EXERCISE AIM:
Only the lines from the one containing "Among the group" to the end of the records belong in the output; print them exactly.

** start of RECORDS TO USE **

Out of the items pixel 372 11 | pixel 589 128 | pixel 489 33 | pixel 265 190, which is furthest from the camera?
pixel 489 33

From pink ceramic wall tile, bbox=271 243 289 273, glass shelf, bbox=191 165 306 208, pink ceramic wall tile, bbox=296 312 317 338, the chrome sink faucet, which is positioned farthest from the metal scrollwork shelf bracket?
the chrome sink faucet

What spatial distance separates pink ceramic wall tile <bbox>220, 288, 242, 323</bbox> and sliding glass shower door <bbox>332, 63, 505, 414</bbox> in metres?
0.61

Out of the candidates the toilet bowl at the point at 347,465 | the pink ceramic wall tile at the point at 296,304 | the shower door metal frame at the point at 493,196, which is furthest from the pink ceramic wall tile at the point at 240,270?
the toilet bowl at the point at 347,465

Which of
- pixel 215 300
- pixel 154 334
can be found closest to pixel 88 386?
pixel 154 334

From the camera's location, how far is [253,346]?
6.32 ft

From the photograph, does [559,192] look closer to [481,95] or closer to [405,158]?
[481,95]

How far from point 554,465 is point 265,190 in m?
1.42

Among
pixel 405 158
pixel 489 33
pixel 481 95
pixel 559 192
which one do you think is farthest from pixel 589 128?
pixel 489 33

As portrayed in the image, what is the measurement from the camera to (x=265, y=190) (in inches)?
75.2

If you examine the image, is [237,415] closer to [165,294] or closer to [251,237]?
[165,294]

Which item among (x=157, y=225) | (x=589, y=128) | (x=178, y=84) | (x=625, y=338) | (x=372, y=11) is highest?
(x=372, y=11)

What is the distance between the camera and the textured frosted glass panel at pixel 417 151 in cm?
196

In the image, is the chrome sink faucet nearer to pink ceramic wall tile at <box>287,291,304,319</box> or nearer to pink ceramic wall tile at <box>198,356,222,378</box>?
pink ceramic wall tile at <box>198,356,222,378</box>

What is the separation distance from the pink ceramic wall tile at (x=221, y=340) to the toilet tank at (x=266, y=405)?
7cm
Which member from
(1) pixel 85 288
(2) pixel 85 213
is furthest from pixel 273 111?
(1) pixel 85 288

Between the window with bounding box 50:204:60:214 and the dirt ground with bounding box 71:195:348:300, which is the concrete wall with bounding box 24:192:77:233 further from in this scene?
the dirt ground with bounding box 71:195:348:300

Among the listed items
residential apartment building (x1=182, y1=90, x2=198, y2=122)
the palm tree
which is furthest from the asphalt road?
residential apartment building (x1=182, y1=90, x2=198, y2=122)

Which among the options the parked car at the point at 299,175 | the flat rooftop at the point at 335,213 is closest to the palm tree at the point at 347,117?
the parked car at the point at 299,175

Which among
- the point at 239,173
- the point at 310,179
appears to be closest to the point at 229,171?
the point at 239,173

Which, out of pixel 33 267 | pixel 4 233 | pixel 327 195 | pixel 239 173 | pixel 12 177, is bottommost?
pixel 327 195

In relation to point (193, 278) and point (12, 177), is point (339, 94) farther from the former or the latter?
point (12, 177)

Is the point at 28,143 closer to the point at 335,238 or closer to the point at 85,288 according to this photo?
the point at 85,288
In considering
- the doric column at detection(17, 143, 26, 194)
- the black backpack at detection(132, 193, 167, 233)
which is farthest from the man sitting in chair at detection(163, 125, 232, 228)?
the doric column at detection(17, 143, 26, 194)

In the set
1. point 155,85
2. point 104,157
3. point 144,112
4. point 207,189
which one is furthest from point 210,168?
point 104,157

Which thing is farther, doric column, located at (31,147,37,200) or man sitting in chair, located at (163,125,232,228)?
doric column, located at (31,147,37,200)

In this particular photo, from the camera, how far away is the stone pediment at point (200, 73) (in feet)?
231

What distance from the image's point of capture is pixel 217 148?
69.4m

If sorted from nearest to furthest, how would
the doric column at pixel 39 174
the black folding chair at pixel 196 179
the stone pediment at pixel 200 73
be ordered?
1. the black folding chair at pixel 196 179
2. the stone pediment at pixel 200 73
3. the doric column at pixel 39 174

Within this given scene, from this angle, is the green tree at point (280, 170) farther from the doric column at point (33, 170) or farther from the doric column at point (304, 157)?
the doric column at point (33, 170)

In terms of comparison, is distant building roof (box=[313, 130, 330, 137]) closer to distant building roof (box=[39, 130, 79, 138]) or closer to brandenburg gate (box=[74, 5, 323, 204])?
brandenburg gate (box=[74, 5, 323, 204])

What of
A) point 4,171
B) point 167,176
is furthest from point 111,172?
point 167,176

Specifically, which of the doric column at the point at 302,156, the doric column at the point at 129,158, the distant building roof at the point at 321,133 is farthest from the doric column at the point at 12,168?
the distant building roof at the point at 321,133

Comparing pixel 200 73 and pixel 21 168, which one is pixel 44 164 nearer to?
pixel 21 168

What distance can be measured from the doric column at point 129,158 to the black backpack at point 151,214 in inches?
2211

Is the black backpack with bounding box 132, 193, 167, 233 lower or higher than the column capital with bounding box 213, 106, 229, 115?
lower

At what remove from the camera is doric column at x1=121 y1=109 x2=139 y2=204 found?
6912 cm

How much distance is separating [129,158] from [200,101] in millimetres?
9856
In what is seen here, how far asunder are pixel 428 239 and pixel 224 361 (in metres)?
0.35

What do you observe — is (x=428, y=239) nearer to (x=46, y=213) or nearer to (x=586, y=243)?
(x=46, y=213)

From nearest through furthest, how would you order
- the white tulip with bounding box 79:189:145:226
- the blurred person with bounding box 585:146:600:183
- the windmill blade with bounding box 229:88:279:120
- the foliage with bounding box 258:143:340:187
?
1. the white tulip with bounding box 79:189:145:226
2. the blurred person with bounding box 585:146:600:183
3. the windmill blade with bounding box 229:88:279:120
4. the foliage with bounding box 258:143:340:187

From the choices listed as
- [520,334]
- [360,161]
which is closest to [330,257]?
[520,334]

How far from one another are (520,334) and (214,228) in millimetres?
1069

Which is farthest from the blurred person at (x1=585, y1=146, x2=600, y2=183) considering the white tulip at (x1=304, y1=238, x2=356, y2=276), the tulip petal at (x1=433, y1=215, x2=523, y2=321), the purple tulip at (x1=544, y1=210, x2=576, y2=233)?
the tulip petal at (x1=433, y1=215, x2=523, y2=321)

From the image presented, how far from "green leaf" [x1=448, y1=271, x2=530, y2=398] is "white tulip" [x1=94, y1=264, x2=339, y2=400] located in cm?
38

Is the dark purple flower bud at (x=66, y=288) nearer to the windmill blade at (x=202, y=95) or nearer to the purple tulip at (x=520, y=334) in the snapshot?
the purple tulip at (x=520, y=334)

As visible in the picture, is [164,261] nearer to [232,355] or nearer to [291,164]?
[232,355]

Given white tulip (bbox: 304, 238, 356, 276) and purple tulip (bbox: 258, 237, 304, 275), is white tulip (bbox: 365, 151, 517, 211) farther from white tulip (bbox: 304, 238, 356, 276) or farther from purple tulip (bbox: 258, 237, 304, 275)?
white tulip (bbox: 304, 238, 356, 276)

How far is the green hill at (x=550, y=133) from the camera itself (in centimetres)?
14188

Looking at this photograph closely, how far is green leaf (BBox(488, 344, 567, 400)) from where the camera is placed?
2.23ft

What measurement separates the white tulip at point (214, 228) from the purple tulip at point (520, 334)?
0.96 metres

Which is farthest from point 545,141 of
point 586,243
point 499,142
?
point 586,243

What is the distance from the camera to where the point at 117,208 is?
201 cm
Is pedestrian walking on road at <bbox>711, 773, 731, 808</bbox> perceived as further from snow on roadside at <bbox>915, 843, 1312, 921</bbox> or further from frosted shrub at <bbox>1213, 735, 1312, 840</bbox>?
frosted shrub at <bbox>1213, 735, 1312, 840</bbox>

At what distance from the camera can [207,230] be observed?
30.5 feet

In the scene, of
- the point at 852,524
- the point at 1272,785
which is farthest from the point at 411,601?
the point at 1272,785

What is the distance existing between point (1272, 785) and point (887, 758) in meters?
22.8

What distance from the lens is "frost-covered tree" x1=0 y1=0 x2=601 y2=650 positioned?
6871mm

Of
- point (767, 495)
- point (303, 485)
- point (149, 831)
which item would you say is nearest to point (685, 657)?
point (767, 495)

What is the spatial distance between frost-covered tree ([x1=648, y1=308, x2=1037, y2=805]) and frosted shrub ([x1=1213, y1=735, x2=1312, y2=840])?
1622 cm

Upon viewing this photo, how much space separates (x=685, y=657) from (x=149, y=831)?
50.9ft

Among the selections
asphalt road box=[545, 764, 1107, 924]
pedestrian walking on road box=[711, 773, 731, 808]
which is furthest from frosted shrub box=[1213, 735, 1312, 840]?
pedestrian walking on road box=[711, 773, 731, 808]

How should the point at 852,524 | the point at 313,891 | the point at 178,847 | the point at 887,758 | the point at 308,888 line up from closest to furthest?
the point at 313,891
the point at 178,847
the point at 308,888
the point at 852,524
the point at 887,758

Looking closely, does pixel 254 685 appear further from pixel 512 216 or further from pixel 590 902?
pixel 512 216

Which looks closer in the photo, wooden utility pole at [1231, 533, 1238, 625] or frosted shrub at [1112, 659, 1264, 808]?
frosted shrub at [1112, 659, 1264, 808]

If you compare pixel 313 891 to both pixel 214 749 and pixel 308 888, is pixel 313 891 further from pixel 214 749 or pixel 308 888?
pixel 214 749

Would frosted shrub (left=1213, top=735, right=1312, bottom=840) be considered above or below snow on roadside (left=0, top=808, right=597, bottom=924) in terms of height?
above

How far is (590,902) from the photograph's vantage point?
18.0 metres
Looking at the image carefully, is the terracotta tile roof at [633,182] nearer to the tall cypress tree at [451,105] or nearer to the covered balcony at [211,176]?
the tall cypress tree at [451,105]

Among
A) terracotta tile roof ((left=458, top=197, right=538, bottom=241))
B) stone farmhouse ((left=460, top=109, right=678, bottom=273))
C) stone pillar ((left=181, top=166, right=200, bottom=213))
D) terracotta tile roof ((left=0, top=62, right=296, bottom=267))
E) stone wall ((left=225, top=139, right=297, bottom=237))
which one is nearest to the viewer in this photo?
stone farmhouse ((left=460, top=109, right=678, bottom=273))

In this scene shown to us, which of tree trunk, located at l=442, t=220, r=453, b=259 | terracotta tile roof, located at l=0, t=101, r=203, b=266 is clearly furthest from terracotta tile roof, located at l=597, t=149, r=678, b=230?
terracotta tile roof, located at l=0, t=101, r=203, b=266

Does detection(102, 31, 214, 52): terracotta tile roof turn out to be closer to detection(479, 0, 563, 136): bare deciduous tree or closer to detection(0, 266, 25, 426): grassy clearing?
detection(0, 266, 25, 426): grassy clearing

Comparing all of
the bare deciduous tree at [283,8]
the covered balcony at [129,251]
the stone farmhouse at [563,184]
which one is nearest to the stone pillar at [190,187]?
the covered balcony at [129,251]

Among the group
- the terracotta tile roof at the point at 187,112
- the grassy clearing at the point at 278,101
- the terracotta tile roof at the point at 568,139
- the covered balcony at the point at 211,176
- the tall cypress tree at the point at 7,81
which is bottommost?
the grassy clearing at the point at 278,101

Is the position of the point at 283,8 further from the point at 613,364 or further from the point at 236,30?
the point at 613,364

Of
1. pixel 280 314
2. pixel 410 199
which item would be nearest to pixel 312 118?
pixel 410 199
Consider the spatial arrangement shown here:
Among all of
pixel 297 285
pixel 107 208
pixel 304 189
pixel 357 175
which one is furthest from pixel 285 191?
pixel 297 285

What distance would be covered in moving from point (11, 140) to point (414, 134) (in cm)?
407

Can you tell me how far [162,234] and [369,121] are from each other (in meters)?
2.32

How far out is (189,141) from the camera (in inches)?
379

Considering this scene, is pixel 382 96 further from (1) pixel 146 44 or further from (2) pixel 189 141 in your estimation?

** end of RECORDS TO USE **

COMPLETED TASK:
Among the group
- the terracotta tile roof at the point at 187,112
- the grassy clearing at the point at 278,101
- the terracotta tile roof at the point at 568,139
- the covered balcony at the point at 211,176
- the tall cypress tree at the point at 7,81
which is bottommost?
the grassy clearing at the point at 278,101

Is the position of the point at 283,8 further from the point at 613,364 or further from the point at 236,30?
the point at 613,364

Of
1. pixel 280 314
2. pixel 410 199
which item would be nearest to pixel 312 118?
pixel 410 199
Consider the spatial arrangement shown here:
Among all of
pixel 297 285
pixel 107 208
pixel 304 189
pixel 357 175
which one is furthest from pixel 285 191?
pixel 297 285

What distance would be covered in moving from point (11, 140) to point (414, 134) (in cm)?
407

Can you tell me how far [162,234] and [369,121] are from each other (in meters)?
2.32

How far out is (189,141) from the camera (in inches)?
379

Considering this scene, is pixel 382 96 further from (1) pixel 146 44 or further from (2) pixel 189 141 in your estimation?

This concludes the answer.